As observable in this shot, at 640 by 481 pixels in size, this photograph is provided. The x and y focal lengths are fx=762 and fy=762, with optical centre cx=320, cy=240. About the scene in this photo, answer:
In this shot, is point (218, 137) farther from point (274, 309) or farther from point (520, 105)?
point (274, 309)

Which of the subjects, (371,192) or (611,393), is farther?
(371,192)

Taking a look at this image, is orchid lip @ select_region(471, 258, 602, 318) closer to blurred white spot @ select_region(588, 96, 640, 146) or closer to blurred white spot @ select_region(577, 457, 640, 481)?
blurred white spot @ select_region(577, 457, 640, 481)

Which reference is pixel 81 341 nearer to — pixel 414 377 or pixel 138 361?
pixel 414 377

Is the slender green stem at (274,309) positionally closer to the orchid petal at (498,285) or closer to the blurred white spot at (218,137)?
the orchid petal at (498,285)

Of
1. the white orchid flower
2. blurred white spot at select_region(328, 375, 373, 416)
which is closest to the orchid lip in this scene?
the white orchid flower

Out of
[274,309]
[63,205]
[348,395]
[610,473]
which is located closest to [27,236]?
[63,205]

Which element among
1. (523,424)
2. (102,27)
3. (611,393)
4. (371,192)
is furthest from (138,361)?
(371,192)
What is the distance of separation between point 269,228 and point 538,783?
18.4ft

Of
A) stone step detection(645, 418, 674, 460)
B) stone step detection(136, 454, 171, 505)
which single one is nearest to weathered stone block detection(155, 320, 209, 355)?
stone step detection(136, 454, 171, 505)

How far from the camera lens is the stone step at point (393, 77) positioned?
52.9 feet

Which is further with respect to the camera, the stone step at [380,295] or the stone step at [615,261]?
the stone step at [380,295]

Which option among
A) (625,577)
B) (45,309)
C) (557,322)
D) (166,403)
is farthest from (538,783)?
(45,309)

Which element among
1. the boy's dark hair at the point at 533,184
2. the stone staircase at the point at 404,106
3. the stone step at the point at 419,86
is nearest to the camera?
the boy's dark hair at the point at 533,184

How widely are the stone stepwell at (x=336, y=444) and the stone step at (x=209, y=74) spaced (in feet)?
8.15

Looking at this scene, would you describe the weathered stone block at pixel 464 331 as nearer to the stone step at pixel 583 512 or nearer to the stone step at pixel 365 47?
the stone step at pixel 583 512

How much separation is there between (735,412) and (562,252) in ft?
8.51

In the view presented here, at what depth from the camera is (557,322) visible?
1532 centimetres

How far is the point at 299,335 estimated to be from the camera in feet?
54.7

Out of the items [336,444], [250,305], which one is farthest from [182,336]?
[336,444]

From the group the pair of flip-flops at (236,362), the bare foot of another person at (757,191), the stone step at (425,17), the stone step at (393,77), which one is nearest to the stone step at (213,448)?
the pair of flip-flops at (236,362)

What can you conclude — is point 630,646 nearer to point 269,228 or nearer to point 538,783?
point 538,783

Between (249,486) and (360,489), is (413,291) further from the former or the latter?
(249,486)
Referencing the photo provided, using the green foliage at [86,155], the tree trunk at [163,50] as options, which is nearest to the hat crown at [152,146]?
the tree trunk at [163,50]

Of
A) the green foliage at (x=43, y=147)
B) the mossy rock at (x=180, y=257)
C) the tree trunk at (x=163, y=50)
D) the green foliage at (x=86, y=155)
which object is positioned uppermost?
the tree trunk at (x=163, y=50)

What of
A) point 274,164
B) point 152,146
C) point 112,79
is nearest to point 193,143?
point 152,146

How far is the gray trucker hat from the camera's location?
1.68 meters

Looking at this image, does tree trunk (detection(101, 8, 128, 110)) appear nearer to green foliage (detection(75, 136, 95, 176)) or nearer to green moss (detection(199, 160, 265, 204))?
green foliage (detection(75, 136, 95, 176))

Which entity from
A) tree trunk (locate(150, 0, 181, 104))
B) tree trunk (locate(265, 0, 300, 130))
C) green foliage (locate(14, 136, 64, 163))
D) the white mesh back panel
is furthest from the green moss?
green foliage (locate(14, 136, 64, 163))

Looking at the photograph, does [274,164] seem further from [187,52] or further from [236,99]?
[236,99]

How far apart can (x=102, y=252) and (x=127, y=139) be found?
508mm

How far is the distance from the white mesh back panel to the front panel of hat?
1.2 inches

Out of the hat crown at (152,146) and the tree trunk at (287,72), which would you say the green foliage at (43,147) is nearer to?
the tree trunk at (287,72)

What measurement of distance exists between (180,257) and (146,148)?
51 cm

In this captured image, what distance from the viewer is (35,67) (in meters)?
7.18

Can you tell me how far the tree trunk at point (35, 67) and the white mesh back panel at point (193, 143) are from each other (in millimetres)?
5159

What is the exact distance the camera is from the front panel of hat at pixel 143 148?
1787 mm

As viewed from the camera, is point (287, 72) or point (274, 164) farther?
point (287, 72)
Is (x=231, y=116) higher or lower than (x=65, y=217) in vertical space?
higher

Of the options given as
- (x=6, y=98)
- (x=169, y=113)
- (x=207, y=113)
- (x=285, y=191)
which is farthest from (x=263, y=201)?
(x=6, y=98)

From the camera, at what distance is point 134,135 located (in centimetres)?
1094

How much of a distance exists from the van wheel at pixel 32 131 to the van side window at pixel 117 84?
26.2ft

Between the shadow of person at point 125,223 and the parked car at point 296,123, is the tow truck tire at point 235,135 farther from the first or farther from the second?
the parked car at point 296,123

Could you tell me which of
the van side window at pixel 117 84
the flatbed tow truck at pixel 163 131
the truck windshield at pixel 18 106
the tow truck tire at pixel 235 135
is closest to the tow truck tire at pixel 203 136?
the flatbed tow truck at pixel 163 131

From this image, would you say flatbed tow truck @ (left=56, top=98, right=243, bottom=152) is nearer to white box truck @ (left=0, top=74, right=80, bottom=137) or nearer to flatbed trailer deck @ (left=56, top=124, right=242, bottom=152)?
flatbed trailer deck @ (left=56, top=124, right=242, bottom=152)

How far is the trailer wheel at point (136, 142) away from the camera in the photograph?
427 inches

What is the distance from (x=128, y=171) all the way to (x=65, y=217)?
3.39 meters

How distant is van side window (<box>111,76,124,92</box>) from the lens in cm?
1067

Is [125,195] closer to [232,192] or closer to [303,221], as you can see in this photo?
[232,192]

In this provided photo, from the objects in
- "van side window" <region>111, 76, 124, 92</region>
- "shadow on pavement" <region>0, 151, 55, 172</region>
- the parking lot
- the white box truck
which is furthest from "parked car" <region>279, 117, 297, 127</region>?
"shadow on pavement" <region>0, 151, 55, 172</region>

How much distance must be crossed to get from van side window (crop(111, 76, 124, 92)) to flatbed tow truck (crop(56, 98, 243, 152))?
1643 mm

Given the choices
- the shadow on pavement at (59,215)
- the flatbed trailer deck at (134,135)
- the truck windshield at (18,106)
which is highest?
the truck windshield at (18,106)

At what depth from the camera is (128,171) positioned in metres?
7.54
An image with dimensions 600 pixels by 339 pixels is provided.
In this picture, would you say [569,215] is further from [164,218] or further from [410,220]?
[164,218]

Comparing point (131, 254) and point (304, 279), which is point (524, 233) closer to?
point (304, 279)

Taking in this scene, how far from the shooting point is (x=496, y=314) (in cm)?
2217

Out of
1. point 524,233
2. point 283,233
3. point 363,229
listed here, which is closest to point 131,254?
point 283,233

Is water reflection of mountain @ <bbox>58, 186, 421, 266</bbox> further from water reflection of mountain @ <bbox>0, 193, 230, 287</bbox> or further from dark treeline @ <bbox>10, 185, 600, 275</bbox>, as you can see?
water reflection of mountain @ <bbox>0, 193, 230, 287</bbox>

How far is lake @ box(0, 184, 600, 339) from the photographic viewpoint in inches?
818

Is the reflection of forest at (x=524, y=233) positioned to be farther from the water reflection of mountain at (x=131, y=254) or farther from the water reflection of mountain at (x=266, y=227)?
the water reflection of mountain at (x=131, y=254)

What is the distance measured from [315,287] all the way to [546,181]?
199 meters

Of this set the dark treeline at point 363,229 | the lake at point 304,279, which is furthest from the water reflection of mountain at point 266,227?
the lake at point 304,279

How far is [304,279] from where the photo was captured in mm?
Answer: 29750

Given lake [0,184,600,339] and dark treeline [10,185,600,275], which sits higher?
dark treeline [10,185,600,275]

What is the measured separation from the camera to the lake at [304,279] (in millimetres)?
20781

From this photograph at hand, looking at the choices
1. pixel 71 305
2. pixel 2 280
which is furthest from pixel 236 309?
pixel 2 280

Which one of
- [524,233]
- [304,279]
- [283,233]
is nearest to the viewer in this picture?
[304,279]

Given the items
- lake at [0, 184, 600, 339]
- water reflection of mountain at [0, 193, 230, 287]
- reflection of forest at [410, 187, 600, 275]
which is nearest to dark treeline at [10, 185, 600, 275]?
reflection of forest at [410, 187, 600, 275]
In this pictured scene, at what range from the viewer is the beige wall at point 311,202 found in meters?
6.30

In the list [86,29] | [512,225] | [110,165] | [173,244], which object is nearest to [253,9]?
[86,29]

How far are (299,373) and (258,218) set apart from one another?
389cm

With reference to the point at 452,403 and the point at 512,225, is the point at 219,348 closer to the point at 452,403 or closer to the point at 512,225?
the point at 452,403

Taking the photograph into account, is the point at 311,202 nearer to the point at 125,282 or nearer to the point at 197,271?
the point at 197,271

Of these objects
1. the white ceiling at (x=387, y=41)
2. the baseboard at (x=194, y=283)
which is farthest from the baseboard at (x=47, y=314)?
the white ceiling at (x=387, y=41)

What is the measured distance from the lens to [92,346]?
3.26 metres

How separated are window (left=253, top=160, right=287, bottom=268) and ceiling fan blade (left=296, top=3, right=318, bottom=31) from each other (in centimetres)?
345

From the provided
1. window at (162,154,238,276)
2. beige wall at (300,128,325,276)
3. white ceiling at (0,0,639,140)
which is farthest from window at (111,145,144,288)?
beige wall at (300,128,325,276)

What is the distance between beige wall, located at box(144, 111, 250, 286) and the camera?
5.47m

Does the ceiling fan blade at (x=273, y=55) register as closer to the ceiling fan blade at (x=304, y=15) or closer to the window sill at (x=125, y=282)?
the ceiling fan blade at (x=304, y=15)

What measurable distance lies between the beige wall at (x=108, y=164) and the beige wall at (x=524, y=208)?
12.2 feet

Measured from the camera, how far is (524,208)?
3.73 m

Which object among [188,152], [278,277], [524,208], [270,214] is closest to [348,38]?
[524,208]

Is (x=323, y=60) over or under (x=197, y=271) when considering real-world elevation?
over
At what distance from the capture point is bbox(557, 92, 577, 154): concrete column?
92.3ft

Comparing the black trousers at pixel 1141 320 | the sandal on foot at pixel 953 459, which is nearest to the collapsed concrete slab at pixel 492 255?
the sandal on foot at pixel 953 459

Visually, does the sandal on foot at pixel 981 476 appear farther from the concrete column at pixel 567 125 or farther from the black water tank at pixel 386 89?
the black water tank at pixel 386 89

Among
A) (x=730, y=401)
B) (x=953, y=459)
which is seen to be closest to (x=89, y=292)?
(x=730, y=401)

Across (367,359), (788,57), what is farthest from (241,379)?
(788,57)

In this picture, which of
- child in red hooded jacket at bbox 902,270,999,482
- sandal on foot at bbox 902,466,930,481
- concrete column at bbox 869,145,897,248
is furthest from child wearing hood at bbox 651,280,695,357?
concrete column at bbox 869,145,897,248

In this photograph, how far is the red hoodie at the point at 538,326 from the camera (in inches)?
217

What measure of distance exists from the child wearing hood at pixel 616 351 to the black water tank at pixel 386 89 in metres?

....................

Problem description:
Identify every line above that contains the word "water", and copy each one out. Case counts.

Written reply:
Is water reflection of mountain @ <bbox>58, 186, 421, 266</bbox> further from water reflection of mountain @ <bbox>0, 193, 230, 287</bbox> or further from dark treeline @ <bbox>10, 185, 600, 275</bbox>, as you can see?
water reflection of mountain @ <bbox>0, 193, 230, 287</bbox>
Is the reflection of forest at (x=524, y=233) positioned to be farther from the water reflection of mountain at (x=131, y=254) or farther from the water reflection of mountain at (x=266, y=227)?
the water reflection of mountain at (x=131, y=254)
Of this set the dark treeline at point 363,229 | the lake at point 304,279, which is furthest from the water reflection of mountain at point 266,227?
- water reflection of mountain at [0, 193, 230, 287]
Visually, does the sandal on foot at pixel 981 476 appear farther from the concrete column at pixel 567 125 or farther from the black water tank at pixel 386 89?
the black water tank at pixel 386 89
What measure of distance exists from the child wearing hood at pixel 616 351 to the black water tank at pixel 386 89 in metres?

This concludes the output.